Problem-solving means more than corrective action after buyer complaints. By working directly with research partners, we anticipated likely difficulties in the bench-top and pilot-plant stages. Our willingness to sample small batches for users exploring new applications has led to discoveries of new reaction pathways and avoided costly scale-up surprises. This act of listening, informed by years of cumulative field feedback, underpins the trust that researchers place in our source material.
Dealing with halogenated compounds brings challenges many overlook. Stability, sensitivity to light and moisture, and safe handling during large-scale synthesis all require active attention. From our own experience, improper handling during warehousing or shipment can trigger loss in reactivity or, worse, safety incidents. By overseeing packing, documentation, and logistics, we close these risk gaps. Annual reviews of incidents, compounded by insights from near-miss reports, drive ongoing updates to our hazard control measures.

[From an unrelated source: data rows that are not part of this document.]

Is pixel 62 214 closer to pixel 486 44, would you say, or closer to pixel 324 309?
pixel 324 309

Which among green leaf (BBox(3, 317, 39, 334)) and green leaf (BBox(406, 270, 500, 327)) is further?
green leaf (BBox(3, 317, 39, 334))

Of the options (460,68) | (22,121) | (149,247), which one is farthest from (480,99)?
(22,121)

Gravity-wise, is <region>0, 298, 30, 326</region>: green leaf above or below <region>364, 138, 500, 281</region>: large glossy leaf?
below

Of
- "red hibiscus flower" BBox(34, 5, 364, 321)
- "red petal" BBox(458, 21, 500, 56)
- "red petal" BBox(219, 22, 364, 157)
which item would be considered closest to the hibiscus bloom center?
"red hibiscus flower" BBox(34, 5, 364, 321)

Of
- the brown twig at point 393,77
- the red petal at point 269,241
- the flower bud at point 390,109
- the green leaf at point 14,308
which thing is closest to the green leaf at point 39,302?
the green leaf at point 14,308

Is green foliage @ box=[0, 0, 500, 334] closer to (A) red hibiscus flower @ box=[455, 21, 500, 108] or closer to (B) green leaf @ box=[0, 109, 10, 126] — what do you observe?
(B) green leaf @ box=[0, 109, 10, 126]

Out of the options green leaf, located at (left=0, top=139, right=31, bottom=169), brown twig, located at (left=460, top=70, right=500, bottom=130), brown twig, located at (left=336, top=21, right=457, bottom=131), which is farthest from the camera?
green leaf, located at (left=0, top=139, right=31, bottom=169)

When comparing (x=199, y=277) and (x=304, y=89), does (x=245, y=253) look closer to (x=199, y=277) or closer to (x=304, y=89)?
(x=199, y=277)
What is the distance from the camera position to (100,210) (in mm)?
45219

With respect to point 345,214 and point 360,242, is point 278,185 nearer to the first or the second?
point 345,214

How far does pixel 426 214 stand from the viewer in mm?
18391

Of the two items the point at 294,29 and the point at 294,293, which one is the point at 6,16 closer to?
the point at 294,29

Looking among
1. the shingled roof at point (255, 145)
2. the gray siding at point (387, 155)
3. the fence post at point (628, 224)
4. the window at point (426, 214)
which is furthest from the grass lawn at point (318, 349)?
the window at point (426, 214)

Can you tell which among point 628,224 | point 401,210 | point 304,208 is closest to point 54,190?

We also invest in worker training, not as a compliance exercise, but out of necessity drawn from real near-miss events. Each team member working with the final product receives hands-on exposure to process hazards, so unexpected events draw quick, informed responses. These continuous improvements translate directly into a compound researchers can trust—backed by measures that keep quality and safety at the forefront.
Our path with 7-bromo-2-(chloromethyl)H-imidazo[1,2-a]pyridine has been shaped by field experience, not just theoretical models. Years of regular exchange between manufacturing and end-users ensured ongoing learning. Mistakes—such as improper solvent use for final purification or overlooked stability issues in early shipments—became opportunities for process refinement. Each improvement, small or large, stems from analyzing practical feedback instead of relying solely on protocols handed down from above.
The increasing demand for versatile heterocycles continues to stretch the expectations for raw material suppliers. As synthetic targets grow more complex, researchers need both reliability and adaptability from their building blocks. Our hands-on experience, shaped by repeated direct collaboration, enables us to offer this specialty compound with confidence in both consistency and responsiveness.
The journey toward making a better 7-bromo-2-(chloromethyl)H-imidazo[1,2-a]pyridine hasn’t always been straightforward. Our operators, chemists, and technical staff take pride in offering a material shaped by real-world iterative improvement. For institutions that care about traceability, flexibility, and scientifically rigorous support, working with a direct manufacturer makes all the difference.